The Bill sets parameters for the use and disclosure of personal information without consent in the context of a business transaction. Specifically, among other things, the new section 7.2 stipulates that the personal information must be (i) used and disclosed solely for purposes related to the transaction; (ii) protected by appropriate security safeguards; and (iii) returned or destroyed if the transaction does not proceed.
These considerations continue to apply in the event the transaction is completed. Under the new paragraph 7.2(2)(a)(iii), organizations must give effect to any withdrawal of consent by an individual and, under the new paragraph 7.2(2)(c), one of the parties to the transaction must notify “the individual, within a reasonable time after the transaction has been completed, that the transaction has been completed and that their personal information has been disclosed.”
In spite of the above, the new subsection 7.2(4) makes clear that these provisions do not apply to business transactions where “the primary purpose or result of the transaction is the purchase, sale or other acquisition or disposition, or lease, of personal information.”
7. Employer/employee relationship
The Bill responds to calls from various stakeholders, including the Privacy Commissioner of Canada, to better address consent in the context of employer/employee relationships.
As noted above, a new section 4.01 is added to exclude business contact information from application of Part 1 of the Act, where this information is collected, used or disclosed by an organization “solely for the purpose of communicating or facilitating communication with the individual in relation to their employment, business or profession.”

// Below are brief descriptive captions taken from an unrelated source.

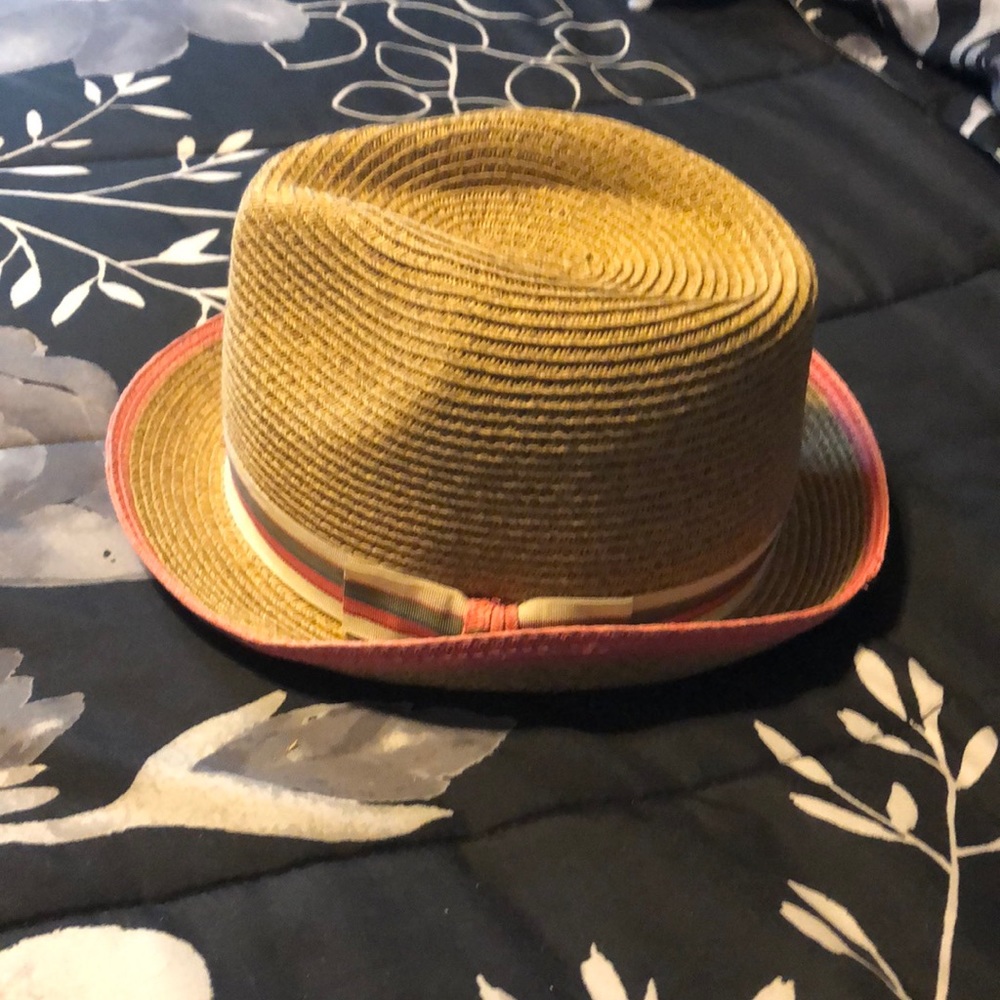 Hat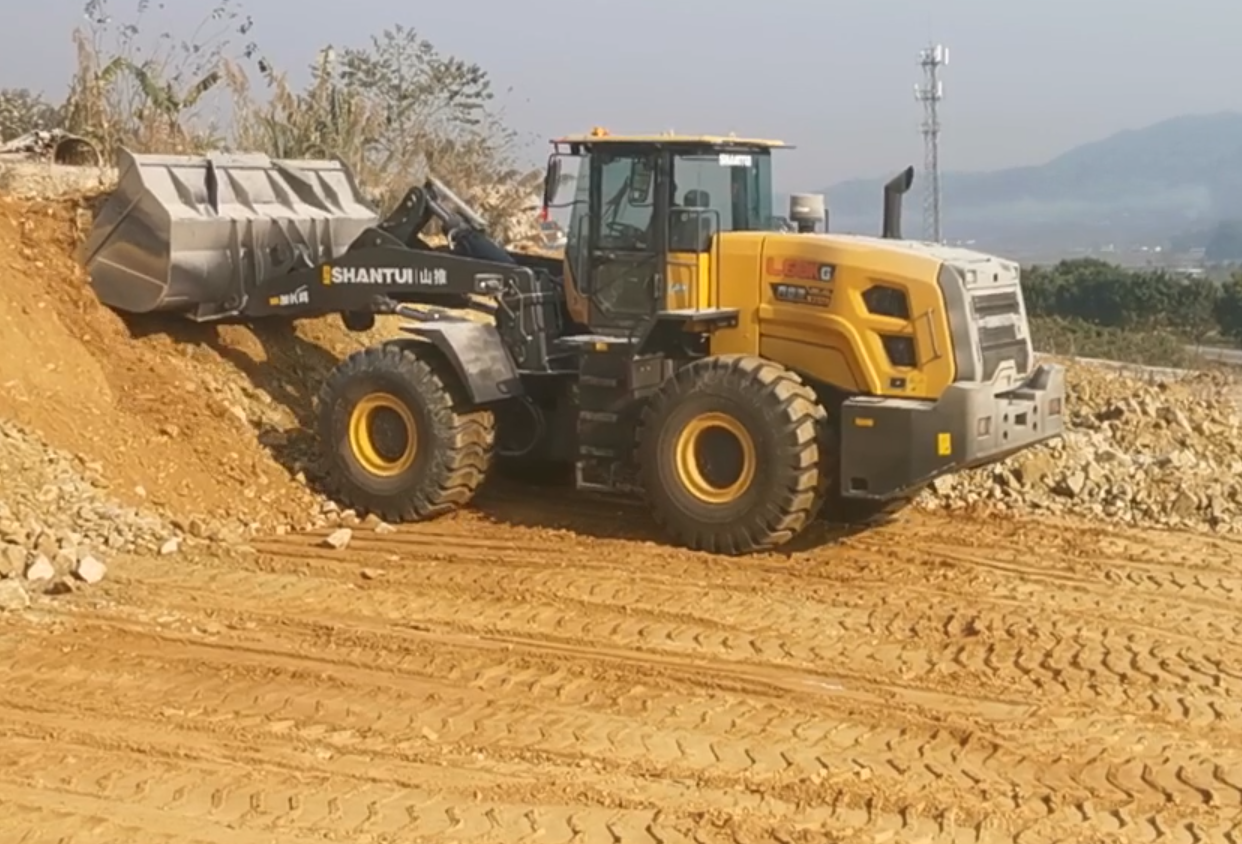 安博电竞·(中国区)官方网站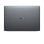 Portatile DELL Pro 14 PA14250 14″ Intel Core Ultra 7 16GB 512GB SSD Windows 11 Pro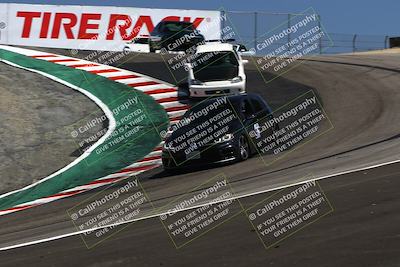 media/May-18-2025-Speed Ventures (Sun) [[b6e29aef7d]]/Yellow/Session 3 (Corkscrew)/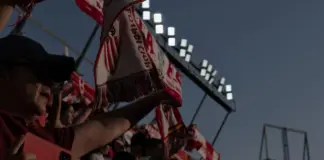 Sevilla - Rayo Vallecano dejó pistas clave en LaLiga image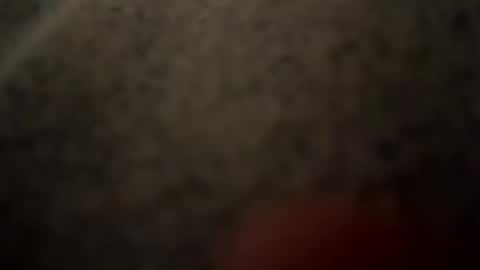 Max online show from April 12, 7:26 pm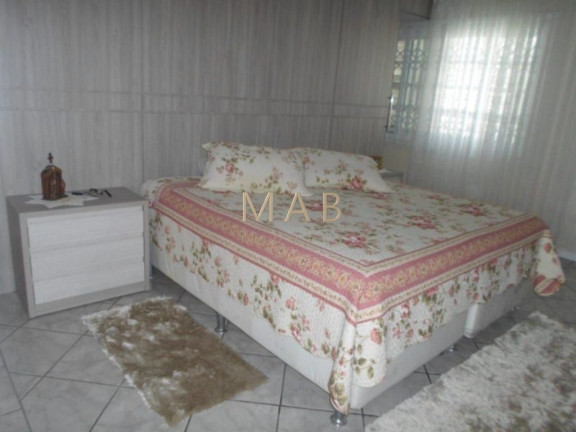 Imagem Casa com 4 Quartos à Venda, 160 m² em Ingleses Do Rio Vermelho - Florianópolis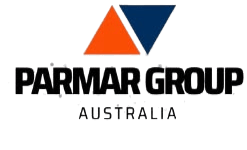 Parmar Group Australia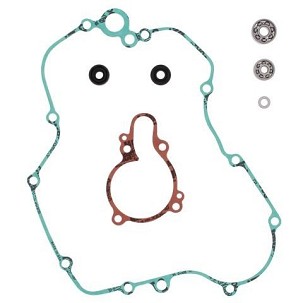 WINDEROSA (VERTEX) SET ZA POPRAVKU PUMPE VODE KAWASAKI KX125 03-05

In addition, a new section 7.3 makes clear that a federal work, undertaking or business may collect, use and disclose personal information without the consent of the individual if “the collection, use or disclosure is necessary to establish, manage or terminate an employment relationship,” and the organization “has informed the individual that the personal information will be or may be collected, used and disclosed for those purposes.”
A new section 7.2 further clarifies that an organization may use and disclose employee personal information for purposed other than those for which it was collected in the context of a business transaction (see Business transactions, above).
Personal information about an employee in paragraph 4(1)(b) now includes information about an applicant for employment with an organization.
8. Work product
While the amendments do not include a definition of “work product” or otherwise exempt work product information from application of the Act, new paragraphs 7(1)(b.2), 7(2)(b.2) and 7(3)(e.2) have been added to clarify that an organization may collect, use and disclose personal information, respectively, without the knowledge or consent of the individual if the information was produced by the individual in the course of their employment, business or profession and the collection, use or disclosure is consistent with the purposes for which the information was produced.
9. Valid consent
A new section 6.1 is added providing for a definition of “valid consent,” as follows:
6.1 For the purposes of clauses 4.3 to 4.3.8 of Schedule 1, the consent of an individual is only valid if it is reasonable to expect that the individual understands the nature, purpose and consequences of the collection, use or disclosure of personal information to which they are consenting.
Industry Canada has stated that the enhancements to the consent provisions of the Act are designed to “further protect the personal information of minors.”